Laws must be clear and functional. What applies to the primary law, the Constitution, is true many times over with other laws created by the self-same legislators. A tax consultant told me that our Inland Revenue Act has had so many amendments, and amendments to those amendments, that it makes no sense to look at it for guidance. The only way to get results with the Tax Department is to negotiate with officers there, a path susceptible to abuse; favouring the powerful, leading to corruption. 
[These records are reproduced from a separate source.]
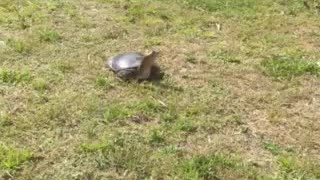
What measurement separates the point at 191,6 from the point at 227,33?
102 centimetres

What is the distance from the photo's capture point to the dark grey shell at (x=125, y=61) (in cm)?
508

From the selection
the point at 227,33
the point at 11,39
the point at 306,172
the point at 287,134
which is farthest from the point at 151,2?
the point at 306,172

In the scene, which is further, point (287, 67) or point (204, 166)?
point (287, 67)

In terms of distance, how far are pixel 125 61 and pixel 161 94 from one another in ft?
1.70

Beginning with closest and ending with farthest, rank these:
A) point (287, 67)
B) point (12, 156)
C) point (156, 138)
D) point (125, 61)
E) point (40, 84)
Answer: point (12, 156) → point (156, 138) → point (40, 84) → point (125, 61) → point (287, 67)

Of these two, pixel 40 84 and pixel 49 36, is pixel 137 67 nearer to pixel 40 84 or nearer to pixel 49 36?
pixel 40 84

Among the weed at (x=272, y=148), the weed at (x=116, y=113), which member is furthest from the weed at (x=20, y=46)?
the weed at (x=272, y=148)

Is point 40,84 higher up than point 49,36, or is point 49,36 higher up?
point 49,36

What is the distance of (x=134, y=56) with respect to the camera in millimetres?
5238

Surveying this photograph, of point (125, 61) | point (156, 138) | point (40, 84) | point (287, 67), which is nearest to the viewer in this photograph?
point (156, 138)

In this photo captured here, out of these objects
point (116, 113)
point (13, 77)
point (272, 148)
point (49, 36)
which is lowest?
point (272, 148)

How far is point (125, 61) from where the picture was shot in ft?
16.9

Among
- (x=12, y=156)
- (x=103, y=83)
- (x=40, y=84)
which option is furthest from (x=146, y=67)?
(x=12, y=156)

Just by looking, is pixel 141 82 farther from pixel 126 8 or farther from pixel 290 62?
pixel 126 8
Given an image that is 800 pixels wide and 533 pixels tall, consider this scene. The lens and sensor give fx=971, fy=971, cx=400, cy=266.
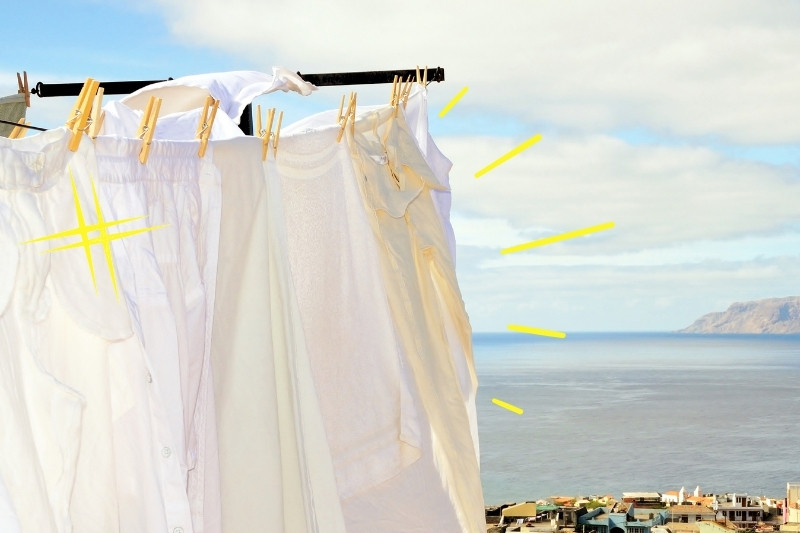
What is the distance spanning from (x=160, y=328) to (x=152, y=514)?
262mm

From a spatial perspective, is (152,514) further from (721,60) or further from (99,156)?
→ (721,60)

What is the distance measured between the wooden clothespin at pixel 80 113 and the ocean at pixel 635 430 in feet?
35.1

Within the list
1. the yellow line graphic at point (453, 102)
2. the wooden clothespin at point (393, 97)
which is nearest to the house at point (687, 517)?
the yellow line graphic at point (453, 102)

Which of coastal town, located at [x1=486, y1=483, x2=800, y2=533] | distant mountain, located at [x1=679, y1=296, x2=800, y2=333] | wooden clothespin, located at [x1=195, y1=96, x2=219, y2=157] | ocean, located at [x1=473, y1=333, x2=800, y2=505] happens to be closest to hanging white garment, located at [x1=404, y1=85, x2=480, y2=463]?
wooden clothespin, located at [x1=195, y1=96, x2=219, y2=157]

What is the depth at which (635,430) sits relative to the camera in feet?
52.7

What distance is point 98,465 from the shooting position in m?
1.26

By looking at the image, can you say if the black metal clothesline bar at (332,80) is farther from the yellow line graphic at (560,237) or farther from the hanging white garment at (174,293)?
the hanging white garment at (174,293)

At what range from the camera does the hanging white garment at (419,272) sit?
195 cm

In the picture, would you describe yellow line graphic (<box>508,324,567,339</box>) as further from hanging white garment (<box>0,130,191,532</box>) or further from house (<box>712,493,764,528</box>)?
house (<box>712,493,764,528</box>)

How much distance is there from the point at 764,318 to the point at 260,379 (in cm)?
3439

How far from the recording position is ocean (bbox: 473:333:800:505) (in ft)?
42.8

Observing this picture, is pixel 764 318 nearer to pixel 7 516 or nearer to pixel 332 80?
pixel 332 80

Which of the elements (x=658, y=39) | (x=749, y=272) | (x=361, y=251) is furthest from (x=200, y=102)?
(x=749, y=272)

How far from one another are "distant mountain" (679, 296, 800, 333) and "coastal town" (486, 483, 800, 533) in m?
24.6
Only the restoration of a parliamentary system, as we had before 1978, with requisite adjustments suggested by our constitutional experiences since, can bring stability and sanity to the muddled scheme prevailing. There is a fear that an unsuitable Constitution has corrupted the nation’s overall moral fibre as well as democratic instincts to such an extent, that even a new constitution may not be able to restore confidence in the legal framework fully. It needs the support of other laws with similar direction. Among ideas suggested are the strengthening of the right to information, the expansion of Ombudsman functions and laws to effectively investigate unexplained asset betterment.

From our experiences in electoral politics it has become apparent that there cannot be a true democratic process until the political parties that come to power through that process are also democratic institutions in every sense. Most of our political parties function like semi-feudal societies with the leader being all powerful. There is a compelling case to insist on greater transparency, truly democratic constitutions as well as laws that open up and control political funding vis-à-vis our registered political parties.

Never has the warning “among a people generally corrupt, liberty cannot long exist” rung as urgently as now.